National home prices notched their sixth consecutive month of slowed appreciation, “a steady decline from the 4.1% growth recorded at the start of 2025,” said this week’s release of the S&P Cotality Case-Shiller Home Price Index (HPI) for July.
The index rose just 1.7% from July 2024 to July 2025, sliding from 1.9% annual growth in June and 2.3% growth in May. In July, softening across the Sun Belt intensified as national home prices fell 0.2%, marking the first monthly decline of 2025.
“Metros in the West and the South bore the brunt of the slowdown, with Tampa, Miami, San Francisco and Dallas all experiencing annual declines of more than one percentage point,” noted Thom Malone, principal economist at Cotality.
Malone attributed weakness in those markets to rising insurance premiums and “lingering affordability issues” following pandemic-era price hikes. Many so-called pandemic boomtowns have seen accelerated price softening as demand weakens.
The HPI’s 10-city and 20-city composite indexes posted monthly declines but annual gains of 2.3% and 1.8%, respectively. New York, Chicago and Cleveland led among major U.S. metros with annual appreciation of 6.4%, 6.2% and 4.5%, respectively.
Cotality noted in the release that Cleveland and Chicago were also the only metros to post monthly home price gains above typical July levels, “underscoring their relative strength in an otherwise weak national market.”
Seven metros posted annual declines, led by Tampa, Fla. (-2.8%), San Francisco (-1.9%) and Miami (-1.3%). Cotality also noted that the widespread nature of the home price softening “suggests that market weakness will continue for the rest of 2025.”
Only four of the 20 major metros tracked by the S&P Cotality Case-Shiller HPI posted annual home price declines in May — Tampa, San Francisco, Denver and Dallas. That number rose to seven in June and July, with San Diego, Phoenix and Miami joining the same culprits from May.
Prices declined across all price tiers in July, with average monthly drops of 0.2% for low-priced homes, 0.4% for mid-priced homes and 0.3% for high-priced homes. Recent research from Realtor.com and First American Data & Analytics have shown low- and mid-priced homes driving the markdowns across many markets.

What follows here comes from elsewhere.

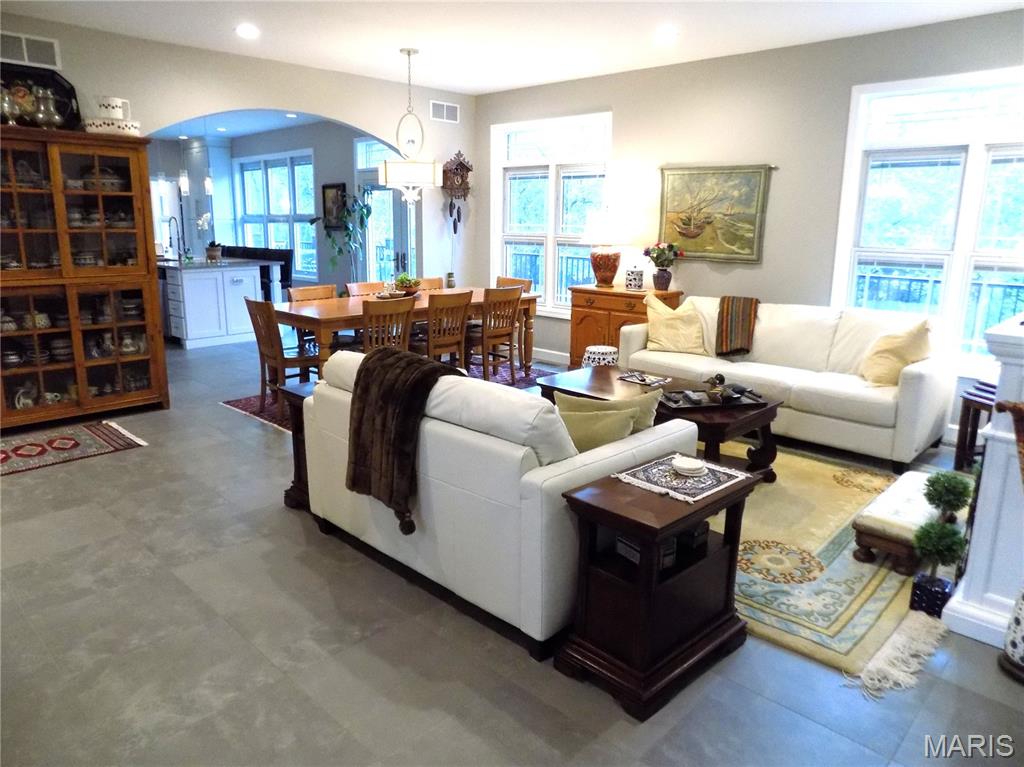 Oak Knoll South Plat 3 - Residential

“What’s keeping price growth barely in positive territory at all is the rebound we saw earlier in 2025 offsetting a soft patch in late 2024,” commented Nicholas Godec, head of fixed income tradables and commodities at S&P Dow Jones Indices. “Essentially, the market experienced a minor dip and recovery within a 12-month span, leaving us with little overall appreciation.”